La nota sottolinea che il presupposto “è quello della tutela individuale del lavoratore e quella collettiva dell’ambiente lavorativo in caso di un evento che possa configurarsi come emergenza sanitaria pubblica”, mentre “la disposizione riguarda tutte le misure idonee dirette a prevenire, controllare e contrastare situazioni eccezionali di emergenza sanitaria pubblica e vengono diffusamente indicati tutti gli strumenti per una adeguata e proporzionale risposta al rischio sanitario”.

L’Autorità Sanitaria dello Stato – si legge ancora nella nota – può ritenere necessario il vaccino “in attività lavorative inerenti il pubblico servizio, i rapporti con terzi o rischiose per la sicurezza della comunità di lavoro”.

L’adesione volontaria ad un programma di vaccinazione – si legge ancora nella nota - deve, quindi, tener conto del rischio che un eventuale rifiuto dell’interessato possa costituire un rischio per se, per gli altri e per l’ambiente lavorativo”. Per questo “la salvaguardia della comunità può prevedere, per colui che rifiuti la vaccinazione in assenza di motivi sanitari, l’adozione di misure che da una parte minimizzino il pericolo in questione e dall’altra consentano di trovare comunque soluzioni alternative per lo svolgimento del lavoro da parte dell’interessato”.

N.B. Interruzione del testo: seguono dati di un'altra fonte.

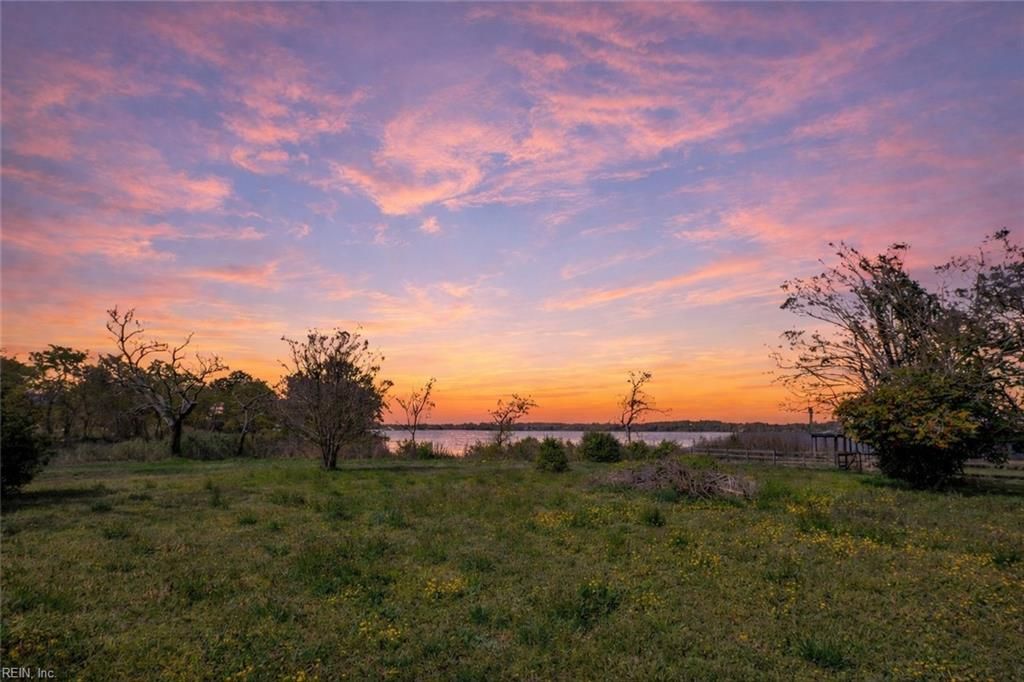 Photo of 15 King Kove Lane, Hampton, VA 23669 (MLS # 10625190)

Il decreto rinvia una legge vaticana del 2011 che prevede, per chi non si sottopone ad accertamenti sanitari d'ufficio, "conseguenze di diverso grado che possono giungere fino alla interruzione del rapporto di lavoro". 

Spiega la nota diffusa in serata che “il richiamo alle preesistenti Norme per la tutela della dignità della persona e dei suoi diritti fondamentali da osservarsi negli accertamenti sanitari in vista dell'assunzione del personale e durante il rapporto di lavoro e Norme a tutela dei dipendenti affetti da particolari gravi patologie o in particolari condizioni psicofisiche del 18 novembre 2011 deve quindi ritenersi come uno strumento che in nessun caso ha natura sanzionatoria o punitiva, piuttosto destinato a consentire una risposta flessibile e proporzionata al bilanciamento tra la tutela sanitaria della collettività e la libertà di scelta individuale senza porre in essere alcuna forma repressiva nei confronti del lavoratore”.